No exemplo descrito, para ter acesso a um determinado node o usuário haverá de ter acesso ao node em pelo menos um dos “reinos” a que o node pertence. Ou seja: ou pertencer à pelo menos um grupo do qual o node faça parte; ou possuir o papel selecionado para o node.
Esse sistema é cumulativo, bastando um reino conceder ao usuário acesso ao node para o acesso ser efetuado. Entretanto, é possível e fácil criar regras exclusivas através do conceito de “prioridade”, que não será abordado nesse momento.
Registros de controle
O segundo conceito são os registros de controle. Na prática são entradas em uma tabela do banco de dados, e podem ser vistas como cadeados a serem abertos. Cada node poderá ter múltiplas entradas nesse registro: uma para cada reino. Além do ID do node e do reino, cada registro de controle também definirá o nível de acesso (visualização, edição, remoção) e definirá uma chave (grant id) para esse acesso. Esta chave será sempre um valor numérico, e este número devera significar algo para o reino em questão. Para um “Reino de Grupos”, por exemplo, essa chave pode ser o ID do próprio grupo. Já para o “Reino dos Papéis” Portanto, essa é uma informação que pode ser alcançada tanto pelo lado do node quanto pelo lado do usuário requisitante, posteriormente. Isso nos leva ao terceiro conceito deste sistema…
Concessão de acesso
Toda vez que o sistema for verificar acesso à um determinado node, ou quando o sistema for realizar uma listagem de conteúdos, serão caculadas as concessões – ou chaves – de acesso do usuário requisitante. Perceba que diferentemente do hook_node_access
, onde o algoritmo tem acesso ao node, à operação, e ao usuário, durante o calculo das concessões temos acesso apenas à operação e ao usuário. No exemplo do “Reino dos Grupos”, isso é tudo que precisamos. Definiremos que, dentro do “Reino dos Grupos”, este usuário tem diversas chaves de acesso: uma para cada grupo do qual faz parte.
Momento de execução
É importante compreender quando cada parte do processo é executada:
- Registro de controle: executado quando um node é salvo, ou quando um novo módulo é instalado. Em alguns casos, porém, é necessário executar essa operação para todos osnodes – devido à alguma modificação nas configurações de um módulo, por exemplo. Neste caso, o Drupal exibirá a tradicional mensagem “The content access permissions need to be rebuild“. Ou, em português: “As permissões de acesso ao conteúdo precisam ser reconstruídas.“.

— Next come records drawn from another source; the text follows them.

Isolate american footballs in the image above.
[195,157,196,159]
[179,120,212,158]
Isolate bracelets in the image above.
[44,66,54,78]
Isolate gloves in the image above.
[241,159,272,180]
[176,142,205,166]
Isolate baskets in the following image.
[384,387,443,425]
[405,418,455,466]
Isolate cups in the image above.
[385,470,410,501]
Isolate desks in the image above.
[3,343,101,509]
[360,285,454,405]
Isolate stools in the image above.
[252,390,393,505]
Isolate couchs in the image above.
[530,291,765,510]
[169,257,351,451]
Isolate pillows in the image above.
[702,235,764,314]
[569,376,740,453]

- Concessão de acesso: executado toda vez que o Drupal for validar acesso à um node ou quando uma listagem estiver por ocorrer.
Exemplo prático
Para praticar os conceitos teóricos vistos até aqui e facilitar a escolha entre os dois modelos de controle de acesso (hook_node_access
ou o sistema de concessão de chaves), vamos construir um sistema que permite controlar acesso aos conteúdos dependendo do período do dia.
Teremos um tipo de conteúdo chamado Guarda, e nele um campo chamado Turno onde constará o período em que o node estará disponível para visualização.
Usando hook_node_access
Com o hook_node_access
poderíamos alcançar esse resultado com o seguinte código:
/**
* Implements hook_node_access().
*/
function meu_modulo_node_access($node, $op, $account) {
// Essa função não tem nada a dizer quando a operação
// requisitada for uma que não a visualização do node.
if ($op !== 'view') {
return NODE_ACCESS_IGNORE;
}
$turno_atual = meu_modulo_turno_atual();
$turno_do_node = $node->field_turno[LANGUAGE_NONE][0]['value'];
return $turno_atual === $turno_do_node ? NODE_ACCESS_ALLOW : NODE_ACCESS_DENY;
}
function meu_modulo_turno_atual() {
// Alguma lógica que retorne o turno atual baseado na hora atual.
// Os turnos são representados por números, da seguinte forma:
// manha: 1
// tarde: 2
// noite: 3
}
Obs.: código parcialmente em português para fins de acessibilidade.
Até aqui, perfeito! Quando um usuário tentar acessar a página de um node, a requisição será negada caso o turno atual não seja o mesmo que o especificado pelo próprio node. Repare que diferentemente do exemplo de grupos ou do exemplo de papéis, a decisão aqui independe do usuário requisitante; depende de um contexto do próprio sistema.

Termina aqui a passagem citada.